Review Comment:
The paper argues that Semantic Web should be based on knowledge more than in the current state, where it is based mostly merely on data (after a wave of interest in Big Data in research and industry).
The paper provides very nice cross-disciplinary motivation on why more knowledge-oriented approach is needed, discussing humanity as a species that is able to transfer and share knowledge between individual entities, using explicit symbols.
Then the paper points to that nowadays machines mostly process data to learn new knowledge often from scratch over and over, and this knowledge is not made available to humans in an understandable way, but actioned immediately, and then it does not allow for the body of human knowledge to grow.
This seems like a regression from what were the goals of the Semantic Web.
Then the paper also gives two cases on how sharing explicit knowledge helps to increase the common body of human knowledge: in eScience and in knowledge evolution inspired by experimental cultural evolution.
The paper reads well and I agree with the general theses of the paper.
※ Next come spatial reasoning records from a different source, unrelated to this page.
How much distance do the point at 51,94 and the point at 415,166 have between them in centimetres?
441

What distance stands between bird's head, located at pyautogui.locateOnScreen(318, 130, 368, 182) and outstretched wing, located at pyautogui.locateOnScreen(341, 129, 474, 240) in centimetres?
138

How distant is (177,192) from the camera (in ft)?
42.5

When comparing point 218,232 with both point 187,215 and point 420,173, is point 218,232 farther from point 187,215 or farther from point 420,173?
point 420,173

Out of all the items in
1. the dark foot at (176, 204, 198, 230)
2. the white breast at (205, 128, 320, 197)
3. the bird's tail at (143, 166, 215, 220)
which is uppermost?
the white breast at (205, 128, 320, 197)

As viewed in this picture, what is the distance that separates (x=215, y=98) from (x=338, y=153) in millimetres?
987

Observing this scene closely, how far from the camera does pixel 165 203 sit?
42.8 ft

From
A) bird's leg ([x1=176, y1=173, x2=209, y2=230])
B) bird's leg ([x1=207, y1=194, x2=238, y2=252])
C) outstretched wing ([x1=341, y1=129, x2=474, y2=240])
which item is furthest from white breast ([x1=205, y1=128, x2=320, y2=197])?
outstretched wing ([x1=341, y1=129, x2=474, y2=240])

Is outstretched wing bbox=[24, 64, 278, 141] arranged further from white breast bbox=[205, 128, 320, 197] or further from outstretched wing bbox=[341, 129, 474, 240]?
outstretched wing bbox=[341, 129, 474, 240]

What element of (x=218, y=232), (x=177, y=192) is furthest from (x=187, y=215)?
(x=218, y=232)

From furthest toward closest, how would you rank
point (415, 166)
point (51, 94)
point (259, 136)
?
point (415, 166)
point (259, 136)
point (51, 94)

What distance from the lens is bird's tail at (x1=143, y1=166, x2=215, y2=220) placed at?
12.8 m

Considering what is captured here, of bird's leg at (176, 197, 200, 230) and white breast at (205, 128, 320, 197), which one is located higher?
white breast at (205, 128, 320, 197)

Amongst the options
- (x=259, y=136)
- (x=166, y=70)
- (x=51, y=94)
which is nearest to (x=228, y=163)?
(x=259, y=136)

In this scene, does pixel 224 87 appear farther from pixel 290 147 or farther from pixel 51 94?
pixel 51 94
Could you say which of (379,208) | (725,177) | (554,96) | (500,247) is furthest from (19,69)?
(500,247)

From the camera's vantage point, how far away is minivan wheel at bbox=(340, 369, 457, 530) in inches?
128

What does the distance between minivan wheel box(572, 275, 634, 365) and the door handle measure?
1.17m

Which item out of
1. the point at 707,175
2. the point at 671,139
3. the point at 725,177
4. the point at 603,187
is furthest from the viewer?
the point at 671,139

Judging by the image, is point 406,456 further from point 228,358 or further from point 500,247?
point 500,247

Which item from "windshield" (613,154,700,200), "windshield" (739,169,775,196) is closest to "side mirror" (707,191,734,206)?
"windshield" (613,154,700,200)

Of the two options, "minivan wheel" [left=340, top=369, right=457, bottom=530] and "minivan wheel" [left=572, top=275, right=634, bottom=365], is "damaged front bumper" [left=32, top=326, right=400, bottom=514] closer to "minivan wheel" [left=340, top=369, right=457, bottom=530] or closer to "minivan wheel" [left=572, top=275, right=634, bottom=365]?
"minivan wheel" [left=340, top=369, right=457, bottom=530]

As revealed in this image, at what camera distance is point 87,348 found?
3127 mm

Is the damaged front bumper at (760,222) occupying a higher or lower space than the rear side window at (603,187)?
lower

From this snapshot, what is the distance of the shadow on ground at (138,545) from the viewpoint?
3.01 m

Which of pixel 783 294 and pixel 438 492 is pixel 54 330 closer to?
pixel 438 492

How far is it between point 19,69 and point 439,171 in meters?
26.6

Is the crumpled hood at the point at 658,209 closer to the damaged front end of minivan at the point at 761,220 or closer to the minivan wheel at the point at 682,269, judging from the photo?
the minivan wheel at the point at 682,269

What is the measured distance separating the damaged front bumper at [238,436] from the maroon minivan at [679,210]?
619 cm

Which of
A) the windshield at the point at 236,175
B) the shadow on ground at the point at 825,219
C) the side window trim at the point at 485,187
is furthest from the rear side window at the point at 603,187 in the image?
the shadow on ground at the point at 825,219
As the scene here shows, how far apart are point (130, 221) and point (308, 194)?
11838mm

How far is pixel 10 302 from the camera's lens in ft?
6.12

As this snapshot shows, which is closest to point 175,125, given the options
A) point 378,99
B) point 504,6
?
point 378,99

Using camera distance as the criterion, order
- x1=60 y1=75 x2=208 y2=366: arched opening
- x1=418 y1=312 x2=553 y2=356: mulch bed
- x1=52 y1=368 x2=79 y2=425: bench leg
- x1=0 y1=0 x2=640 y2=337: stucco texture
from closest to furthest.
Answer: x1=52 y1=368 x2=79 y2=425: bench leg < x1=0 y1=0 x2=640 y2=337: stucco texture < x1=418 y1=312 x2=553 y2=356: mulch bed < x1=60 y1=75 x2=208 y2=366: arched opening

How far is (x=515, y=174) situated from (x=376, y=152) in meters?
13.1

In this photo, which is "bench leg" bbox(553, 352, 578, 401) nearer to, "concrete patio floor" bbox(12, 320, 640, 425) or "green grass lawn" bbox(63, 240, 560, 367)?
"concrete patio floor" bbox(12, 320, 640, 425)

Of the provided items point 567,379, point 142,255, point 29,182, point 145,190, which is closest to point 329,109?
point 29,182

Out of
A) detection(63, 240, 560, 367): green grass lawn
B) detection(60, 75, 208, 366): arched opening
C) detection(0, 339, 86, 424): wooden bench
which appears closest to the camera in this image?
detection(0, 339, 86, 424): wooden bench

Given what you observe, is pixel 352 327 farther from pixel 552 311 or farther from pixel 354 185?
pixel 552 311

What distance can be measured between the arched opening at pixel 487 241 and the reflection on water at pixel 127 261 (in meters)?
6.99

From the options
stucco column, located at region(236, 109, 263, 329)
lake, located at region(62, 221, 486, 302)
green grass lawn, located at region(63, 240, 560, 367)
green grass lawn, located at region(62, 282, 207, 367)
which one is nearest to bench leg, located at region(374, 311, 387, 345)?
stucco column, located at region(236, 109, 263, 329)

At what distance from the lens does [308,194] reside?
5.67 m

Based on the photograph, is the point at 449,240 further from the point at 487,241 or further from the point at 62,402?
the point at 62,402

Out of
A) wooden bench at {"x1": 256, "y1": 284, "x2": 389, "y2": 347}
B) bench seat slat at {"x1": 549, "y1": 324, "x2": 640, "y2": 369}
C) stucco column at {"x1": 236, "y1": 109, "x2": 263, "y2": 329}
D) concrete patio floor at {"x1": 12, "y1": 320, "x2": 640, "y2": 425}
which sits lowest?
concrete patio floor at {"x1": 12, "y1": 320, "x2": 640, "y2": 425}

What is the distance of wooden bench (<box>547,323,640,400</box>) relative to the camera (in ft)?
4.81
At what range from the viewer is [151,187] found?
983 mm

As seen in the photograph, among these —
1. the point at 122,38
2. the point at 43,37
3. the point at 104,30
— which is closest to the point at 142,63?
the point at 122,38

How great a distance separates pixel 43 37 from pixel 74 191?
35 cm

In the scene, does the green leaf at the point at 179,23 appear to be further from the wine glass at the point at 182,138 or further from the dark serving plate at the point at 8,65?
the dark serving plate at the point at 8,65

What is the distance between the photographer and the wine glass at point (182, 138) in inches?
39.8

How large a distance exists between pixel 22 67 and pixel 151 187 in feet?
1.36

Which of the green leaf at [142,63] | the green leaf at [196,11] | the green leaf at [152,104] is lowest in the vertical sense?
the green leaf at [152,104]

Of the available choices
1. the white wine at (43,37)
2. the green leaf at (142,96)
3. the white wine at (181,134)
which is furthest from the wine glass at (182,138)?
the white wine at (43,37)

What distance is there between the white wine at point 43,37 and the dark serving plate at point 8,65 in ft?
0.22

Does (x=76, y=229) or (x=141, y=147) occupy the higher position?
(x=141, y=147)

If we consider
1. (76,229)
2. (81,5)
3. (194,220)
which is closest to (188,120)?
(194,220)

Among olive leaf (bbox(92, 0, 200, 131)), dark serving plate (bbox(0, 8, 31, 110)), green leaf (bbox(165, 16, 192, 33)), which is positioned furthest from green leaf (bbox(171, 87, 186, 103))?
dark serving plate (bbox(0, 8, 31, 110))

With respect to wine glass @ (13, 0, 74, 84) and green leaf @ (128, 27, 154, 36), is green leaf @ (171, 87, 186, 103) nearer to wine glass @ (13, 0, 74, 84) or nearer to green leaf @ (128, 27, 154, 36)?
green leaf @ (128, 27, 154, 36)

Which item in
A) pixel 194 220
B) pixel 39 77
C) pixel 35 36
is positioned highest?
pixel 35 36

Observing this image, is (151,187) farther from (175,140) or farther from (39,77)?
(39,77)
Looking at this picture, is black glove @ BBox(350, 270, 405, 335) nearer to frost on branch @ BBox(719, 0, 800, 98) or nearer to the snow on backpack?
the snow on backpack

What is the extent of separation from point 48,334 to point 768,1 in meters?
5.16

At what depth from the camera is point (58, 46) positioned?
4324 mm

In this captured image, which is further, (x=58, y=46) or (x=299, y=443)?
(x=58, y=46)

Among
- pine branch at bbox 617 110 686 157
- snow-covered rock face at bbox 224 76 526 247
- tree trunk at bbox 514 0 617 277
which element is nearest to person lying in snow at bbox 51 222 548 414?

Below, I mention some less clear or arguable issues that could be clarified in the final version of the paper:
*** Definition of "knowledge" ***
The central notion of the paper is "knowledge" and it would be very helpful to have some definition in the paper. Is it understood as "justified true belief"?
I am raising this issue since the paper discusses "knowledge" in many aspects, including also conflicting knowledge that can co-exist in the form of micro-theories.
The paper generally criticizes approaches for learning knowledge from data from scratch. But what kind of knowledge is it that is being learnt? I would guess that it might be "local knowledge" that is learnt by some machine learning algorithm for a limited scenario, concerning "dynamic" knowledge such as on whether to recommend some product to a particular customer or what will be energy demand for some household at the particular time.
When it comes to "global knowledge", then increasingly this is re-used by such, machine learning based approaches via feature engineering, and resources such as Wikipedia or knowledge graphs are increasingly used. I do hope that this trend is kept and knowledge is transferred.
Then, when knowledge evolves when used for a particular task in a "local" scenario, learnt from scratch, can it become obsolete for other scenarios on a more global scale?
*** Knowledge representation for machines ***
"The semantic web could be characterised by one of its early slogans: a web for machines."
I think it should be processable by both: machines and humans.
This may not be the only case of having the Web machine understandable when this understanding is given by human programmers who share common vocabularies, developed for common tasks, and then machines are expected to "understand" those and provide back human-understandable knowledge and results.
I can imagine the case, when some knowledge representation is understandable to machines, and in machine-to-machine sceanrio, and if the machines were autonomous, then when they evolve they could even develop their own language, understandable to them, but not really to humans?
This is not necessarily the case that when a language is easily interpretable by humans it is also better for a machine. Maybe just numbers would be easier for a machine to grasp?
Therefore I think, it needs to be more stressed that Semantic Web languages should provide a common platform to exchange and evolve knowledge between humans, between machines, and between humans and machines.
*** Evolutionary computation ***
The second case discussed in the paper (experimental cultural evolution) is very interesting and inspiring.
It is also less developed and clear than the first one (eScience).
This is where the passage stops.